Nathalie Paillon est chargée de mission à l’ObsAR, l’Observatoire des achats responsables. Elle nous explique comment la problématique des achats responsables est devenue centrale non seulement dans la relation entre les grandes entreprises et leurs fournisseurs, mais aussi dans la politique RSE de ces grands acteurs économiques.
Nathalie Paillon
consultante à l’ObsAR
U&R
Pourquoi l’ObsAR a-t-il été créé ?
NP
Les premières actions ont démarré en 2008, à une époque où les difficultés entre les grandes entreprises et les PME étaient révélées -- c’était notamment l’époque des états généraux de l’industrie. Un certain nombre d’acteurs publics et privés, notamment Pierre Pelouzet, qui était alors à la tête du Conseil National des Acheteurs (CDAF), et Gérard Brunaud, alors chargé interministériel pour les achats responsables, ont identifié le sujet des achats comme étant clé dans cette relation, avec l’idée qu’il fallait mettre en place des pratiques plus responsables entre ces deux catégories d’entreprise. Cela a démarré comme ça, avec un colloque sur la question de l’achat responsable qui a attiré énormément de monde.
U&R
Quelles activités l’ObsAR met-il en place pour soutenir les politiques d’achats responsables ?
NP
Notre rôle est de promouvoir, sensibiliser et communiquer sur les bonnes pratiques. Annuellement, on réalise un baromètre qui permet d’identifier les problématiques et les principaux freins à la mise en œuvre des achats responsables. Dans cette enquête annuelle, on voit que certains freins comme les contraintes budgétaires et les objectifs contradictoires sont en forte diminution. Aujourd’hui, il existe une problématique d’adéquation entre la politique d’achats responsables et l’intérêt business : les organisations ne savent pas toujours comment relier les deux. Et puis il y a un frein opérationnel, avec la mise en place d’indicateurs pertinents, de formations, d’un processus de pilotage. À partir de ces freins, nous développons des groupes de travail dans lesquels nous faisons intervenir nos adhérents et des experts pour partager des bonnes pratiques, qu’on diffuse ensuite. Sur les sujets plus problématiques, on propose des méthodologies spécifiques pour traiter ces points.
U&R
Comment voyez-vous la thématique des achats responsables évoluer ?
NP
Au tout début, elle a été portée par des personnes impliquées personnellement.
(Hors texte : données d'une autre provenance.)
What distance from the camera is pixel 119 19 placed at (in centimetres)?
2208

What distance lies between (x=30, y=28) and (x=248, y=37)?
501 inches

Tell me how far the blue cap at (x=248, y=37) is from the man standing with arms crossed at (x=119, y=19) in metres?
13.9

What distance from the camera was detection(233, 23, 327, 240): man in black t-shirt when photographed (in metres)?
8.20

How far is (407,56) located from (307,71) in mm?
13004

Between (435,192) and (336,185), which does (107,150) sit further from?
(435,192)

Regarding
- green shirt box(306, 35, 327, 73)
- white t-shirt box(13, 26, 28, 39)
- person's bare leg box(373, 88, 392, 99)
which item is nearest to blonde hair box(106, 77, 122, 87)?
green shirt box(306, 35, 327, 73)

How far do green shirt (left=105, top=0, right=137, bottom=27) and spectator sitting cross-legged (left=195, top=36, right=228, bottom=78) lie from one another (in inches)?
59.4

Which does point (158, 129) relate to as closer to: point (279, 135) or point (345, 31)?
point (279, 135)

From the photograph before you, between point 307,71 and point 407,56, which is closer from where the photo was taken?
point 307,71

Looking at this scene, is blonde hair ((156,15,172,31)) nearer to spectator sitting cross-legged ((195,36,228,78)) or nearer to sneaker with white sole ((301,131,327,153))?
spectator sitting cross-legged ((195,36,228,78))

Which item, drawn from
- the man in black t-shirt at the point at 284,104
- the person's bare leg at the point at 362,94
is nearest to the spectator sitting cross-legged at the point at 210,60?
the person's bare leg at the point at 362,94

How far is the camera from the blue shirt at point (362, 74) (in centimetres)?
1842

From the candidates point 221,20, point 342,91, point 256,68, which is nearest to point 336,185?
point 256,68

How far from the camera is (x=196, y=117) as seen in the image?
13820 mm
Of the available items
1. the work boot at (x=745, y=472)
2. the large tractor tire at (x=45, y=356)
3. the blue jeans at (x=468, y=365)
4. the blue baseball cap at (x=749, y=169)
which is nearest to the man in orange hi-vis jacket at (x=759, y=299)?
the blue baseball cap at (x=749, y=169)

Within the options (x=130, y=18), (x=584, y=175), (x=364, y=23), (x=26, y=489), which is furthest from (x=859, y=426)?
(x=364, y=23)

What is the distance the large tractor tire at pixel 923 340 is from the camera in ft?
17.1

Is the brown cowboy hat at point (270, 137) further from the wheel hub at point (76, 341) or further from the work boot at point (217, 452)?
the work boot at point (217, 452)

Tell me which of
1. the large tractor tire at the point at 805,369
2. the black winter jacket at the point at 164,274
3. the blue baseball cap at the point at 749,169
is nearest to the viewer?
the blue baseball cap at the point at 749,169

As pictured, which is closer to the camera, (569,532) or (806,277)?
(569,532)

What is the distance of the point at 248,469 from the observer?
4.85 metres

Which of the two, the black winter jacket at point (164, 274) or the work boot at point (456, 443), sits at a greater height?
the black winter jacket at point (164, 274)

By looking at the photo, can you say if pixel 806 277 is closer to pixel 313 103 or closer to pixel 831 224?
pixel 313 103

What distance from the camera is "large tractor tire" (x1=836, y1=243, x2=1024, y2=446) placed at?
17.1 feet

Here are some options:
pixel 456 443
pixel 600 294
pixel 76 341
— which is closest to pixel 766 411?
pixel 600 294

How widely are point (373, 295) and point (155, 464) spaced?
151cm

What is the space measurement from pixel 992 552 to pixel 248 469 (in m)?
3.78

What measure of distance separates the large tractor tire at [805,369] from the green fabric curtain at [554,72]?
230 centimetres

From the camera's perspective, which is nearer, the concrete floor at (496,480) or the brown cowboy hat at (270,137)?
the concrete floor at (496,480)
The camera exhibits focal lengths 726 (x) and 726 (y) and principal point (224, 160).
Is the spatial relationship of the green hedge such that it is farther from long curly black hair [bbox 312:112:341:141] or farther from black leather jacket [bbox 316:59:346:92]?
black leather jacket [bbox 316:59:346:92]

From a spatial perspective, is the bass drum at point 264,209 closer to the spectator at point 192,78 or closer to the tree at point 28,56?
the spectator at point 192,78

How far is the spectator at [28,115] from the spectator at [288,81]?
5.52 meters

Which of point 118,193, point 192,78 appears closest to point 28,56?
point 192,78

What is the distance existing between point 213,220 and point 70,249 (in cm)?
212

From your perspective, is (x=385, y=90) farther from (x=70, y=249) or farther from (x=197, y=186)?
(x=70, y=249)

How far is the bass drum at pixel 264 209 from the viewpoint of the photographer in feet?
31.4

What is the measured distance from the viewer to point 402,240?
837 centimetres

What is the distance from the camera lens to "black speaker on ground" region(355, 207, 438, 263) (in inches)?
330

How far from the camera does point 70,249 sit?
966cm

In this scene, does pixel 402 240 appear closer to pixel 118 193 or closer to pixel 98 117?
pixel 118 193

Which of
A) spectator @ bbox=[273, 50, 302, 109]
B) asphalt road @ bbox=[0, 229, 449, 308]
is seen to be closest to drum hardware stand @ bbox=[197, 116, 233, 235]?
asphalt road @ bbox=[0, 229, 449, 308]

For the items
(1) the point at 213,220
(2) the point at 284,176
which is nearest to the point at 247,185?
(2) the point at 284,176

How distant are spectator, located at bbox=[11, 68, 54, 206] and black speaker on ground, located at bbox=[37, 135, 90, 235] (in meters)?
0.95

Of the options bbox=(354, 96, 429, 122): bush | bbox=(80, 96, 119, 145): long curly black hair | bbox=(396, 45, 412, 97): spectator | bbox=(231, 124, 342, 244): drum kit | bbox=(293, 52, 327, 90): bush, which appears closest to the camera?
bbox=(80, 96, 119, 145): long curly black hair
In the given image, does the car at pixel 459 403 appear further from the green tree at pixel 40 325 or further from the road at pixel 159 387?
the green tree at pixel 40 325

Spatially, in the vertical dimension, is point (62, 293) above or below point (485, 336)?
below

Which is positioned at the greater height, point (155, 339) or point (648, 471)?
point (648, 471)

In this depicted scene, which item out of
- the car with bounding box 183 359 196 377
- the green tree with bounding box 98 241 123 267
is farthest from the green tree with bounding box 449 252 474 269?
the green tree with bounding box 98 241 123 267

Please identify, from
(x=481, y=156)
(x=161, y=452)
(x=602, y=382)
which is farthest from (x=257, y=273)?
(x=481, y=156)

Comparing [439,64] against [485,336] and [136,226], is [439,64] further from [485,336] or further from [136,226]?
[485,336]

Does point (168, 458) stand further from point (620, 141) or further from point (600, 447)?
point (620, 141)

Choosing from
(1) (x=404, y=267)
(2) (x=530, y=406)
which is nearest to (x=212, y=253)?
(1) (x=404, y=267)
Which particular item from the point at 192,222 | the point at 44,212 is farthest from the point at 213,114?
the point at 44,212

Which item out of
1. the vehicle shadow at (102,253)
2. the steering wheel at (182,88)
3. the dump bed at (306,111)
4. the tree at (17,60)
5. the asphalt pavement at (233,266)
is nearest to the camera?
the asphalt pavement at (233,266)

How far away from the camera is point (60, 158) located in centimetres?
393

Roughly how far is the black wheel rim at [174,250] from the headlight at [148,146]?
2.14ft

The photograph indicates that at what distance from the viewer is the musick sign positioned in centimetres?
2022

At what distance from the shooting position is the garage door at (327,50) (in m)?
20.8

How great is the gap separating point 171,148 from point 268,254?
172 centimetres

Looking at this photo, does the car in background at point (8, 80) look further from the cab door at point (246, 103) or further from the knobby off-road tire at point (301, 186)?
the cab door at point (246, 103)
Ensuite elle a un peu souffert de la crise, jusqu’à 2013-2014. Aujourd’hui, elle est portée par des normes et une forme de pression réglementaire. Les achats responsables sont clairement définis dans la norme ISO 20400 : ce sont des achats pour lesquels on va essayer de maximiser les impacts positifs tout au long du cycle de vie du produit ou service, et bien sûr diminuer les impacts négatifs. Cette approche mène à considérer de nouveaux pans qui viennent de la responsabilité sociale des entreprises (RSE) : l’environnement et le social, sans oublier le volet économique. Les achats responsables sont donc maintenant ancrés dans les organisations. Le sujet est connu mais il reste à systématiser. Les grandes entreprises sont très avancées : elles ont pris de plein fouet ces réglementations, car les relations fournisseurs sont un pan très important de la RSE. Le sujet est beaucoup moins avancé dans les PME ou dans certains secteurs économiques. Mais globalement, on a atteint un certain niveau de maturité : aujourd'hui, tout le monde sait à peu près ce que ce sont les achats responsables. On voit aussi arriver de nouveaux sujets. La réglementation amène les organisations achats à se pencher sur certains sujets de manière plus méthodologique, notamment la lutte anti-corruption. Et puis, dans la lignée de l’idée de systématiser les achats responsables, il devient indispensable de cartographier ses risques. Ce sont les deux gros sujets des années à venir.